Un cambiamento di prospettiva: la nuova tecnica di Jung per l’interpretazione dei sogni.
Carl Gustav Jung, nel corso della sua elaborazione teorica, si distaccò progressivamente dall’impostazione freudiana dell’interpretazione dei sogni. Se Freud (1900/1953) considerava il sogno come un punto di partenza per un processo di libera associazione, volto a rivelare complessi inconsci attraverso una catena di idee apparentemente casuali, Jung (1961/1989) sviluppò un approccio che enfatizzava la struttura e il significato autonomo del sogno stesso. Questa evoluzione metodologica fu strettamente connessa a uno dei concetti chiave della sua psicologia: la circumambulazione, ovvero il processo mediante il quale la psiche si avvicina progressivamente a un nucleo centrale di significato, passando attraverso molteplici prospettive simboliche (Jung, 1953/1980). Jung riconobbe che i sogni possiedono una loro coerenza interna e non devono essere ridotti a semplici tracce di complessi inconsci. In questa nuova prospettiva, il sogno non è un mero veicolo per l’emersione di contenuti rimossi, ma un linguaggio simbolico dotato di una funzione specifica nel processo di individuazione. Jung paragonò il metodo di esplorazione del sogno a quello di un oggetto sconosciuto che deve essere girato e osservato da ogni angolazione per essere compreso nella sua essenza (Jung, 1964/1980). La circumambulazione è essenziale nel processo di integrazione degli opposti, principio cardine della psicologia junghiana. L’inconscio manifesta contenuti che spesso risultano antitetici rispetto alla coscienza vigile. Per esempio, un individuo con una forte identificazione con il proprio ruolo sociale potrebbe sognare immagini di ribellione o di caos, rappresentazioni simboliche di un Sé più autentico che cerca di emergere (Jung, 1953/1980). L’approccio junghiano pone enfasi sul valore simbolico del sogno e sulla necessità di comprenderlo come un tutto organico, piuttosto che come un insieme di elementi frammentati. Ogni immagine onirica è parte di un dialogo tra conscio e inconscio, in cui la psiche elabora attivamente il proprio equilibrio interno (von Franz, 1987). Alla luce di queste osservazioni, vediamo come Freud vedeva il sogno come un’espressione di desideri rimossi, da analizzare attraverso la libera associazione, mentre Jung lo considerava un fenomeno autonomo e teleologico, finalizzato all’integrazione della personalità (Jung, 1964/1980).

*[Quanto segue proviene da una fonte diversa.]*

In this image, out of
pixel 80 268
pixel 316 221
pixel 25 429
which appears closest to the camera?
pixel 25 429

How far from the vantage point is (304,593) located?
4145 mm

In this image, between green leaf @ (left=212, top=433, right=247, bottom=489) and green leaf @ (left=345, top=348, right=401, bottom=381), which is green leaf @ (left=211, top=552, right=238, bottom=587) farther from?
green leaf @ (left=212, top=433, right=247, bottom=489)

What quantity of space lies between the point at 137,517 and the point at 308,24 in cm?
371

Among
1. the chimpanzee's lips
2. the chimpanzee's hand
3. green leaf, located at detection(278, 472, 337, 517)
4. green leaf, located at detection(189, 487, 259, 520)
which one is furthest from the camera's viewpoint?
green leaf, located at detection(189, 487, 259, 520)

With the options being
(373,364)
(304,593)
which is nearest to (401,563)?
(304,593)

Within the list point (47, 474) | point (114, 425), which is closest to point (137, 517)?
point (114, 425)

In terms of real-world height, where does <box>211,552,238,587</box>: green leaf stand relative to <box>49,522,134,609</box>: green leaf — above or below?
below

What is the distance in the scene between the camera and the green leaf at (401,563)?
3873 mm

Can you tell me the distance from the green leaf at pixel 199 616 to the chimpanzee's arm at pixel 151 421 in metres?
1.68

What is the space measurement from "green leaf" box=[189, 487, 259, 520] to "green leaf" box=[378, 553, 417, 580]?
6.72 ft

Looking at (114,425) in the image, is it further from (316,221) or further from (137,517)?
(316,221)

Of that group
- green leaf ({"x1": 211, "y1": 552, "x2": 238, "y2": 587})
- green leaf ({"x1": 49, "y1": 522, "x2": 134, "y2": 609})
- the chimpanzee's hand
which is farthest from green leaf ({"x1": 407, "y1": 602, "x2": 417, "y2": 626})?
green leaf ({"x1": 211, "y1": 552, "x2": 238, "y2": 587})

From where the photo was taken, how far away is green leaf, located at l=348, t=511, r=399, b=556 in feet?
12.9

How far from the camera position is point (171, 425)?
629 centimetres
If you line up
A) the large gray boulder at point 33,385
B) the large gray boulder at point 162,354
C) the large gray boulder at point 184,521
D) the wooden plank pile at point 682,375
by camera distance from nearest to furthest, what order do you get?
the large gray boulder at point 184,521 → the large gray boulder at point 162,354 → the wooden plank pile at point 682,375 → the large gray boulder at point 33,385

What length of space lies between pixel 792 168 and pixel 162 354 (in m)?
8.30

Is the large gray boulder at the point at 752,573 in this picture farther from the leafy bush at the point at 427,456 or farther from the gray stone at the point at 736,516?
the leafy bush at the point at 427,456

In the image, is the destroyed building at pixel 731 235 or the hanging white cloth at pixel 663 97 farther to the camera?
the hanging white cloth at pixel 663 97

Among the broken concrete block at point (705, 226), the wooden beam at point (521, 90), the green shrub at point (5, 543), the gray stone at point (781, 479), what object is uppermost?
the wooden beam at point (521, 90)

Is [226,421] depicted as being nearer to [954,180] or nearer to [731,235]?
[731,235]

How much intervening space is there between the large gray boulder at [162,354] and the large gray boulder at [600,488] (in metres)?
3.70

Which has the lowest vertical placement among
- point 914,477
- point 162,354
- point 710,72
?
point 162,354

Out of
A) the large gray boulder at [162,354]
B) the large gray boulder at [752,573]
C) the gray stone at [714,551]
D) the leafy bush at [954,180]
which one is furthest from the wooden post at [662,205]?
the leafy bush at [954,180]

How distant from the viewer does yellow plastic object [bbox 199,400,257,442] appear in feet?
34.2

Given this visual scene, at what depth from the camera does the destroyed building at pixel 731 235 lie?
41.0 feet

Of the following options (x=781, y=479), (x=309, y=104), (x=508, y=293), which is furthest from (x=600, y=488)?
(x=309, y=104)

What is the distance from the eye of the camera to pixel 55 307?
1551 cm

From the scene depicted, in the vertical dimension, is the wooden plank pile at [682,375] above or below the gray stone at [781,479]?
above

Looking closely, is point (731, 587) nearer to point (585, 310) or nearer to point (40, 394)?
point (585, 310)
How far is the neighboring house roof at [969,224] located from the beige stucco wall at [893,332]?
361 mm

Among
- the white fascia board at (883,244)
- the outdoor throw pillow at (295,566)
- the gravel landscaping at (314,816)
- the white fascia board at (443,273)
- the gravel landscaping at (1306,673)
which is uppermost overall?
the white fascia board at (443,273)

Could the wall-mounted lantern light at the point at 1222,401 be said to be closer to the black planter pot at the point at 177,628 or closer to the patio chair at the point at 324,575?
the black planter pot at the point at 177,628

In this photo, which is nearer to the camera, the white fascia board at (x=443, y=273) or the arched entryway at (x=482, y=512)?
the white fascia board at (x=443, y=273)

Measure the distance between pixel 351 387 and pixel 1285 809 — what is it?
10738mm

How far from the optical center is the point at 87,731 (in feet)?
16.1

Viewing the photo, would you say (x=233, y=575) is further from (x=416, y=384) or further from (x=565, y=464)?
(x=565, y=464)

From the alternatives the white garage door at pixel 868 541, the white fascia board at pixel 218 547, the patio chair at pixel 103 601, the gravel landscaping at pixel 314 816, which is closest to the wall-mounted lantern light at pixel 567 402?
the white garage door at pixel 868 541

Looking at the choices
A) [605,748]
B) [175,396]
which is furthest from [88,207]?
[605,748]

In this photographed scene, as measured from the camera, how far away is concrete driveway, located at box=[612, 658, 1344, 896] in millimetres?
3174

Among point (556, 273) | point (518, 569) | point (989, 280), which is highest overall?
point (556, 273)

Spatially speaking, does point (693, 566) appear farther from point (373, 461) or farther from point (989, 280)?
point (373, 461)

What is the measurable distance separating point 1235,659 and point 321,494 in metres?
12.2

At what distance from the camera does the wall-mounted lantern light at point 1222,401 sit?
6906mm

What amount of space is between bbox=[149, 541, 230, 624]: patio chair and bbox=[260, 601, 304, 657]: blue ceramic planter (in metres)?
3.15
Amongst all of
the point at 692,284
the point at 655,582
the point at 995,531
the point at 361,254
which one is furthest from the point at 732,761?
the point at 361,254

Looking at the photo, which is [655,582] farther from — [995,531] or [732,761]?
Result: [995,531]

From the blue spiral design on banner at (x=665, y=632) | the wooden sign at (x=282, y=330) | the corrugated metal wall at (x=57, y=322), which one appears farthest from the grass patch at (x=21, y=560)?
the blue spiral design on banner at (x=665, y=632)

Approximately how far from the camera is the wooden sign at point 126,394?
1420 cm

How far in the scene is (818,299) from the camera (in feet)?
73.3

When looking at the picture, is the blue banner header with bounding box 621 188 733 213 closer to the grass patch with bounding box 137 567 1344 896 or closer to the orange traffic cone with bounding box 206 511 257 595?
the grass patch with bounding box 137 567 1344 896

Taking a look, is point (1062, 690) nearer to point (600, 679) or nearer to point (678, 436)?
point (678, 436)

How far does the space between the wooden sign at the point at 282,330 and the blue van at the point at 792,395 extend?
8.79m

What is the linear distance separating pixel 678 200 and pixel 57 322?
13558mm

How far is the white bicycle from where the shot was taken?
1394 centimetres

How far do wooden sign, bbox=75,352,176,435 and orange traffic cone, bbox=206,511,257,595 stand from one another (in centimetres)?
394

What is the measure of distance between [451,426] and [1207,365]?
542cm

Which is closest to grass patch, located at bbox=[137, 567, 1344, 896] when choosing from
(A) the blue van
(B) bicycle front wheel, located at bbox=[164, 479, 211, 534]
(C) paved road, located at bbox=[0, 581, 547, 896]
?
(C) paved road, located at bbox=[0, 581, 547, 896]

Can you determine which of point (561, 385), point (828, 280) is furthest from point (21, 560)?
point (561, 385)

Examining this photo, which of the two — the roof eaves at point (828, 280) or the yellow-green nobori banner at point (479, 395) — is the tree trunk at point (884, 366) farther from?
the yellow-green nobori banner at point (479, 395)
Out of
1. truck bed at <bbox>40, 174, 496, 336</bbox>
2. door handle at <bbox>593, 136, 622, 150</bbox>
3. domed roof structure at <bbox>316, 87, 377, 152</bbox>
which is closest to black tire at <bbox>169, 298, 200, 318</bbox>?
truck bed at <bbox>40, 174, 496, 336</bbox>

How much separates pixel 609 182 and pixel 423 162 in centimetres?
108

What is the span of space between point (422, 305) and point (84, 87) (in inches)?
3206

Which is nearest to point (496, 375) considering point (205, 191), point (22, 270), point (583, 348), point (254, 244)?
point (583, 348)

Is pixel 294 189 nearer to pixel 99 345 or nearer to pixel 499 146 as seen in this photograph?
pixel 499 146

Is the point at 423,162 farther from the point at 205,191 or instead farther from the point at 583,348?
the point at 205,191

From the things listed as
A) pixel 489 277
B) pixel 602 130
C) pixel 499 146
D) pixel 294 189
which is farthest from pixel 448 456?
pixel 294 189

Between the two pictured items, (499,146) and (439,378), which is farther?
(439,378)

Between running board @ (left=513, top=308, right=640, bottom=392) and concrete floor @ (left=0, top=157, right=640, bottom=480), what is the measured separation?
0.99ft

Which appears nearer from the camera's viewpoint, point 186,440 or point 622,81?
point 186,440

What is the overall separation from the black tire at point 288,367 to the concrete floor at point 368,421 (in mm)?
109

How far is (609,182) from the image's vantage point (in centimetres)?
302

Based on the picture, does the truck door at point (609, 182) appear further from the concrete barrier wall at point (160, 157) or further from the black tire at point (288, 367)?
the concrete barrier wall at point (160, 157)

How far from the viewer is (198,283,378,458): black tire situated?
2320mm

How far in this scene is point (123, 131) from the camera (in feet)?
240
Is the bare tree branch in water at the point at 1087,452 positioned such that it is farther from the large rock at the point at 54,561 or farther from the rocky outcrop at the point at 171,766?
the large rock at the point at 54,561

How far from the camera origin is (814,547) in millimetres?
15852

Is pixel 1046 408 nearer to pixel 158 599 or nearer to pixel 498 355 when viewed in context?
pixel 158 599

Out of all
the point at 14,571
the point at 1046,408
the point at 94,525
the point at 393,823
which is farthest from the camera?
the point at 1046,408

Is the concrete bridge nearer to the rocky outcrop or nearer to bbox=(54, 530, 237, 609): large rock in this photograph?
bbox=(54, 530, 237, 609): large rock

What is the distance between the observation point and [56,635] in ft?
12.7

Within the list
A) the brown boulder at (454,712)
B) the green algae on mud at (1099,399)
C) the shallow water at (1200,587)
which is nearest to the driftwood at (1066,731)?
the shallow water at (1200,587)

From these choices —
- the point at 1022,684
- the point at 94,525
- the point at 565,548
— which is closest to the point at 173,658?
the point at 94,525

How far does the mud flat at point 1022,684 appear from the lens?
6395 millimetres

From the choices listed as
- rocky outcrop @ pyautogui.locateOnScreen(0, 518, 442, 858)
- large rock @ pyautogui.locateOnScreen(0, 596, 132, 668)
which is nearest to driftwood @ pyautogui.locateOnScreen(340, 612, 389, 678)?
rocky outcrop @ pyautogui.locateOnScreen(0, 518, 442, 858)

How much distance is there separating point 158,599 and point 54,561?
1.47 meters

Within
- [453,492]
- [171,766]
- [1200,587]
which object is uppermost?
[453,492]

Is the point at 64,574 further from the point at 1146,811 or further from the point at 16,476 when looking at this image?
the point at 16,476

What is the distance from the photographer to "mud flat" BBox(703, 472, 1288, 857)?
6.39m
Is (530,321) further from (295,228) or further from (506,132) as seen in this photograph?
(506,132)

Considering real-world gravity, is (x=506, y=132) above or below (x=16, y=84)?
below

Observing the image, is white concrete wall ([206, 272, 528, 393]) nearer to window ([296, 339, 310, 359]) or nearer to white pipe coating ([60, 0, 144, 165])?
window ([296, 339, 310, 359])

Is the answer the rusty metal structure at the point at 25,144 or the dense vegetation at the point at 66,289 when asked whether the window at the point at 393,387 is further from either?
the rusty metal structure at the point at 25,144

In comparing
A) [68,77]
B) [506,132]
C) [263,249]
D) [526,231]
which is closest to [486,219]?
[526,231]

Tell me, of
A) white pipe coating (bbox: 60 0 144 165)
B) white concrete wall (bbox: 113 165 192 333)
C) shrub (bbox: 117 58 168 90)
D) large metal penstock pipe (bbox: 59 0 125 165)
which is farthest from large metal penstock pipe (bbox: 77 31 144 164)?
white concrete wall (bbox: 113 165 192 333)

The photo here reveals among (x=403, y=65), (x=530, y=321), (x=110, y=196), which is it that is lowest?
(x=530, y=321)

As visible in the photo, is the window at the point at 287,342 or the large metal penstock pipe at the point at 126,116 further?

Jung pertanto sperimenta un metodo innovativo che ha sviluppato per l’interpretazione dei sogni, distinguendosi nettamente dall’approccio freudiano. Il punto di partenza della sua riflessione è la natura stessa del sogno: mentre una narrazione conscia segue una struttura lineare con un inizio, uno sviluppo e una conclusione, il sogno non rispetta questa sequenza logica. Le sue dimensioni spaziali e temporali sono fluide e non rispondono alle leggi della razionalità vigile. Questo approccio è radicalmente diverso dalla tecnica freudiana della libera associazione, che si concentra sul lasciar emergere liberamente le connessioni dell’inconscio a partire da un elemento onirico. Freud considerava il sogno una formazione derivata dal rimosso e lo analizzava come un enigma da decifrare, traducendolo nei termini della storia personale del sognatore e delle sue pulsioni inconsce. Jung, invece, vuole restare quanto più possibile vicino al sogno stesso, senza farsi distrarre da associazioni soggettive che potrebbero allontanare dalla sua essenza. Per lui, il sogno non è solo l’espressione di desideri repressi, ma un messaggio dell’inconscio con una funzione compensativa e orientativa. Questo significa che i sogni non si limitano a esprimere conflitti passati, ma forniscono indicazioni per il futuro sviluppo della personalità. Questo cambiamento di prospettiva segnò una svolta nella psicologia del profondo, portando Jung a sviluppare un metodo che, attraverso la circumambulazione e l’analisi simbolica, permettesse di cogliere il significato evolutivo dei sogni e il loro ruolo nel processo di trasformazione psichica.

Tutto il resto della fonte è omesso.